The older versions of GNU C aka GCC compiler for Linux used the AT&T assembler syntax instead of the Intel assembler syntax, nowadays you can add in a directive to inform the compiler to use the Intel syntax. The Intel syntax is more reflective of the most common assembly paradigms, the Intel syntax has the first operand as the destination, and the second operand as the source whereas in AT&T syntax the first operand is the source and the second operand is the destination.

Okay, lets get on with it. The examples of assembly are for the x86 architecture.

Embed Assembly In C

To embed your assembly instructions into your C program we use the inline asm call. We can also use __asm__( to ensure there are no variables with the name asm that we may interfere with.

int main()
{
   __asm__("movl %esp,%eax");
 
  return 0;
}

This little function moves a long from register ‘a’ to the stack pointer. As you can see its quite easy to embed assembly into your C program. Lets do something ‘useful’.

#include <stdio.h>
#include <unistd.h>
 
int main()
{
  int data1 = 2, data2 = 3;
 
  // Fancy assembly statement
  __asm__("addl  %%ebx,%%eax"
                    :"=a"(data1)
                    :"a"(data1), "b"(data2)
              );
 
  fprintf(stdout, "data1 + data2 = %d\n", data1);
 
  return 0;
}

The above example is the addition of two longs. The syntax I am using is the AT&T syntax that is expanded:

__asm__("<asm routine>" : output : input : modify);

In this case I add data1 and data2, the output is in “=a” or register ‘a’, the input is data1 in register ‘a’ and data2 in register ‘b’. So at the end I use my C fprintf statement to output the result of 5.

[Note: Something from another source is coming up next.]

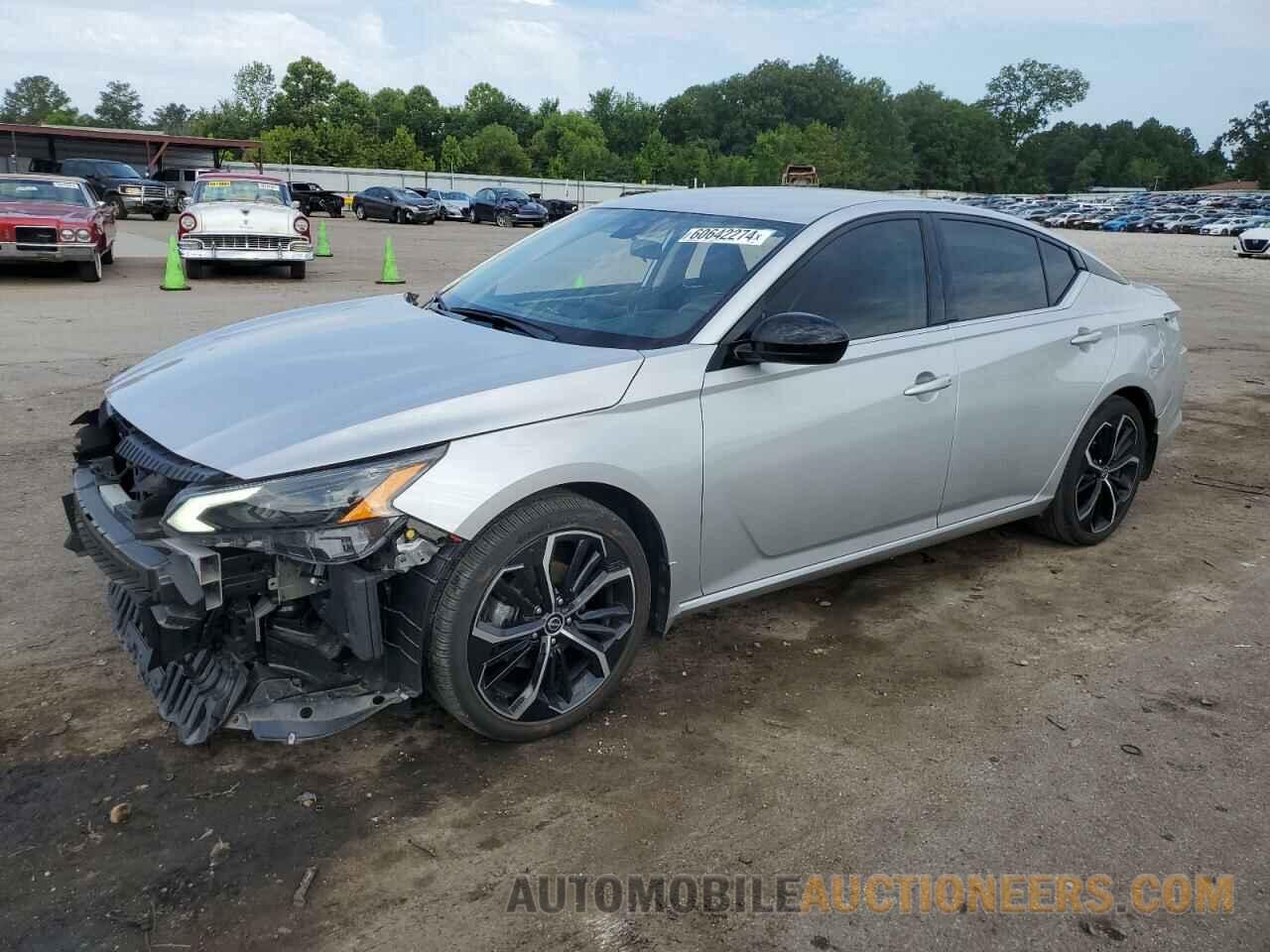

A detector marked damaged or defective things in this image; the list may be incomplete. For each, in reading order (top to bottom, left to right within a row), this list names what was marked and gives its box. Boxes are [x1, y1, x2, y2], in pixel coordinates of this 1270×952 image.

If you want to specifically use the Intel syntax you can inform the compiler of this by using:

__asm__(".intel_syntax noprefix\n\t"
                     "pop edx\n\t"
                     "mov eax,edx\n\t"

The .intel_syntax tells the compiler that the form being used is Intel.

Embed Volatile Assembly

In C you can declare a function as volatile. What is a volatile function? Volatile informs the compiler that this piece of code should not be moved or re-arranged as an efficiency optimization, this keeps the code exactly in the order you have typed it. For example:

__asm__ __volatile__("blah"

Now you can become the hacker you always dreamed of becoming!